Grundsatzbeschluss zur Aufstellung eines Stadtentwicklungskonzeptes

Fraktionen der SPD, BmU und Bündnis 90/Die Grünen in Erkrath

Antrag:

1.) Der Rat der Stadt Erkrath fasst den Grundsatzbeschluss zur Aufstellung eines Stadtentwicklungskonzeptes.

Dieses soll unter möglichst umfassender Beteiligung von Bürgerinnen und Bürgern, Wirtschaft, Vereinen, Initiativen usw. Vorschläge für die nachhaltige Entwicklung der Stadt aufzeigen.

Folgende Prämissen sollen dazu berücksichtigt werden:

- Das Prinzip der Nachhaltigkeit ist umfassend zu beachten: Wirtschaftlichkeit,

- Klimaschutz, CO2-Minderung, soziale Gerechtigkeit sind in ein ausgewogenes Verhältnis zu bringen

- Die Stadt Erkrath soll ihren Charakter als Stadt mit hoher Wohnqualität und sozialer Verant­wortung auch mit Blick auf den demografischen Wandel erhalten

- Die Entwicklung im Bestand und Leerstandsmanagement haben Vorrang vor der Inan­spruch­nahme von bislang unversiegelten Flächen.

2.) Im  Haushaltsplan 2010 sind dafür € 120.000 bereitzustellen.

3.) Die Verwaltung lädt zur nächsten Sitzung des ASW VertreterInnen von Städten mit gelungenem Stadtentwicklungskonzept zu einem Hearing ein. (z.B.: Gevelsberg, Kleve, Oelde)

4.) Die Verwaltung legt zur nächsten Sitzung des ASW ein Anforderungsprofil und eine Leistungsbeschreibung (Bestandsanalyse, Zielbeschreibung und das notwendige Instrumentarium zur Erreichung dieser Ziele) für ein Stadtentwick­lungskonzept vor.

Die Verwaltung erstellt eine Leistungsbeschreibung für die Erstellung eines Stadtentwicklungskonzeptes unter Berücksichtigung u.a. folgender Hand­lungs­felder, Merkmale und Kriterien:

- a) Zielhorizont des Stadtentwicklungskonzeptes ist das Jahr 2020.

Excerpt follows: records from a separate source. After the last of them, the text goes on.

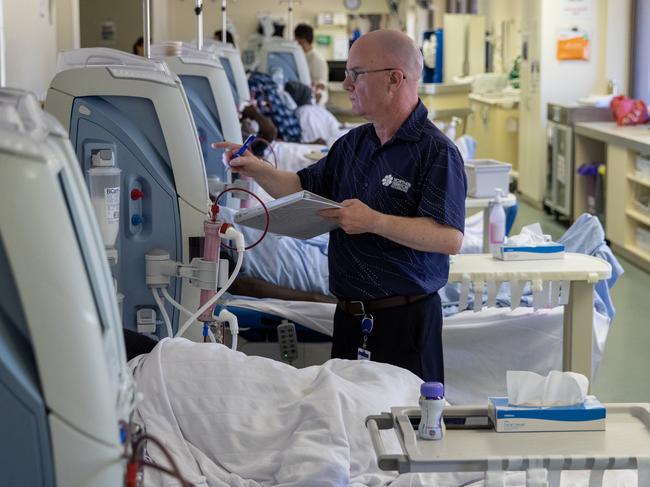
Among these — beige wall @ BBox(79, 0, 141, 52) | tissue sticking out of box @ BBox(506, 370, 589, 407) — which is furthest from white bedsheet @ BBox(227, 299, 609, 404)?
beige wall @ BBox(79, 0, 141, 52)

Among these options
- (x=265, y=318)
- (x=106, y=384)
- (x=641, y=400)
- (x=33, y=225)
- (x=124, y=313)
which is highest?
(x=33, y=225)

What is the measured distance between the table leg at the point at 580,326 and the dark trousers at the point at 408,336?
0.95 m

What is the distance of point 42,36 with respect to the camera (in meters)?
6.87

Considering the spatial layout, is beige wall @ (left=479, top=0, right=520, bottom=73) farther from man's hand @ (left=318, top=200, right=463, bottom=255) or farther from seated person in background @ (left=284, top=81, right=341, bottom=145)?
man's hand @ (left=318, top=200, right=463, bottom=255)

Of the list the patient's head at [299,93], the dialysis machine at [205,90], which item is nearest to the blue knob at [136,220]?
the dialysis machine at [205,90]

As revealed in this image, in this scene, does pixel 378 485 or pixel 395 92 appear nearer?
pixel 378 485

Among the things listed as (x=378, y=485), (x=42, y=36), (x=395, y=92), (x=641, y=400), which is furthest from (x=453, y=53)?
(x=378, y=485)

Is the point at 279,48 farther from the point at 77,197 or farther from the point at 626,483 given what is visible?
the point at 77,197

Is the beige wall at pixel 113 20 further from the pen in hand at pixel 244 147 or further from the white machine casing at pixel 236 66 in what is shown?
the pen in hand at pixel 244 147

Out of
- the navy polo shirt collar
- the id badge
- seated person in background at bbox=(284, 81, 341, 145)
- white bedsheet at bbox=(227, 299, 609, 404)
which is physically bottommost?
white bedsheet at bbox=(227, 299, 609, 404)

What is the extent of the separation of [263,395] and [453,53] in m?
13.2

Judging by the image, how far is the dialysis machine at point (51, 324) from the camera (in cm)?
138

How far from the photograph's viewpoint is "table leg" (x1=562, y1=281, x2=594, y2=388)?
13.6 ft

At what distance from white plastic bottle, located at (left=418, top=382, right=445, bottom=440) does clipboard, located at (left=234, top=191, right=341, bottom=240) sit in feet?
2.84
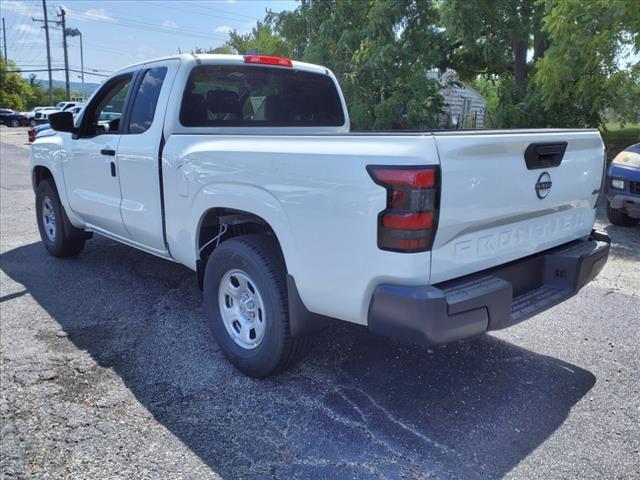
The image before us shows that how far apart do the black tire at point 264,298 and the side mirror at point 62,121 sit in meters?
2.40

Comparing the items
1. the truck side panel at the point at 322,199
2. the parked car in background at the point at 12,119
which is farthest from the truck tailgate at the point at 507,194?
the parked car in background at the point at 12,119

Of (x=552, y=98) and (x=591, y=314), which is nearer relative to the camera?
(x=591, y=314)

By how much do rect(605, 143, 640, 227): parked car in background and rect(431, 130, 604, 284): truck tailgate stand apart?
4.33 metres

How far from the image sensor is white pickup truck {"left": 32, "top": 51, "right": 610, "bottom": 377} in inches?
95.7

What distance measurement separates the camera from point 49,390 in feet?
10.6

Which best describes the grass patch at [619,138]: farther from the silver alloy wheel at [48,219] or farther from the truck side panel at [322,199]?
the truck side panel at [322,199]

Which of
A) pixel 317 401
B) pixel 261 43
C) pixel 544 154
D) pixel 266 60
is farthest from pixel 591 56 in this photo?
pixel 261 43

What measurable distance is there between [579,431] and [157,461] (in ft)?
7.00

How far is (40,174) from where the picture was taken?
20.0 feet

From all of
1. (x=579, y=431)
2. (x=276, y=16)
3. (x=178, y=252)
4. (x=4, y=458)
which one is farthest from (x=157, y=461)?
(x=276, y=16)

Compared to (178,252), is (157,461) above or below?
below

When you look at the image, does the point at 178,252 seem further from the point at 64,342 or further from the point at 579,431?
the point at 579,431

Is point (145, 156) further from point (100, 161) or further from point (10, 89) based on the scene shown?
point (10, 89)

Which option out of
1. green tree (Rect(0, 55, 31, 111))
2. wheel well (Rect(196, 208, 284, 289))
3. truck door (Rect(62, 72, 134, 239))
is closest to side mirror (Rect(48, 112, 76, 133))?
truck door (Rect(62, 72, 134, 239))
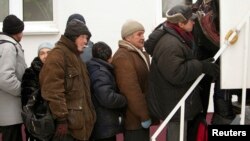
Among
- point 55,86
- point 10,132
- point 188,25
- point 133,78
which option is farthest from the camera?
point 10,132

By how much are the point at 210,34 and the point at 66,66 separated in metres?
1.28

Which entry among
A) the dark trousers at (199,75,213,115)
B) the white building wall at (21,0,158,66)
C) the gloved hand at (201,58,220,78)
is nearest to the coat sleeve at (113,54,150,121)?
the dark trousers at (199,75,213,115)

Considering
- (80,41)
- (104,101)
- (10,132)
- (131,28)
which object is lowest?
(10,132)

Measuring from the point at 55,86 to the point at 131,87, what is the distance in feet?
2.39

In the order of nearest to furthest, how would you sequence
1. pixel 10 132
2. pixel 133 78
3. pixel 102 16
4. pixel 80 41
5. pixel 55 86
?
pixel 55 86 < pixel 80 41 < pixel 133 78 < pixel 10 132 < pixel 102 16

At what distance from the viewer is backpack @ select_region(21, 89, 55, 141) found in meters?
3.57

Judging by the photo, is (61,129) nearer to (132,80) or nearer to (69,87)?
(69,87)

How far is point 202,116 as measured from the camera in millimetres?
3920

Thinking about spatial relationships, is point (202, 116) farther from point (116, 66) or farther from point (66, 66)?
point (66, 66)

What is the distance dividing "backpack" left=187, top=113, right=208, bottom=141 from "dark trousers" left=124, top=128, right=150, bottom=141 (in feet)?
1.38

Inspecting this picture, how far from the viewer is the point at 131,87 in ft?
12.6

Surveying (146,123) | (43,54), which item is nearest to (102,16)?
(43,54)

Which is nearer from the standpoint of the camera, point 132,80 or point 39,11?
point 132,80

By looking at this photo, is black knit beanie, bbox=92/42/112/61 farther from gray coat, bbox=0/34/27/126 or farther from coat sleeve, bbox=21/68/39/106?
gray coat, bbox=0/34/27/126
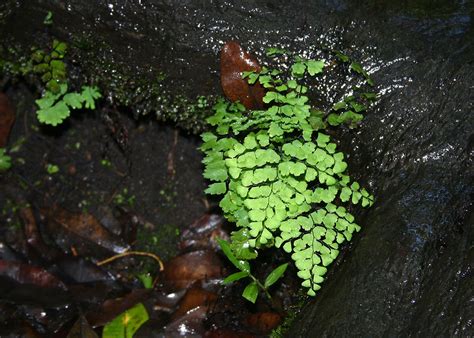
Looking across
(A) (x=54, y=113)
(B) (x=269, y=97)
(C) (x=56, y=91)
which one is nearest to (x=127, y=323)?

- b) Moderation durch ein erfahrenes externes Büro;

- c) Bestandserhebung durch Stadtverwaltung, ggf. externe Sach­ver­ständige und Stellungnahmen von Bürgerinnen und Bürgern sowie Verbände;

- d) Analyse und Reaktion auf die demographische Situation, neue Anforderungen an             städtische Strukturen

- e) Analyse und Gestaltung des Sozialraumes; (Rahmenbedingungen von Schule,             Kindertageseinrichtungen, Vereinen, z.B. Sportvereinen fließen hier ein.)

- f) Stadtteilbezogene Attraktivierung der vorhandenen Wohnviertel und Gewerbegebiete für Neuzuzüge; Nachbarschaftsbezogene Ortsteilkonzepte;

- g) Freiraumkonzept mit Funktionszuordnung.

- h) Berücksichtigung stadtwirtschaftlicher Ziele;

- i) Koordination mit dem Masterplan NaturKulturNeandertal und dem Kreisentwick­lungs­­konzept; stärkere interkommunale/regionale Zusammenarbeit mit den Nachbar­gemeinden in den unterschiedlichen Themenfeldern der Stadtentwicklung. So sollen neben lokalen auch regionale Lösungsstrategien angedacht werden.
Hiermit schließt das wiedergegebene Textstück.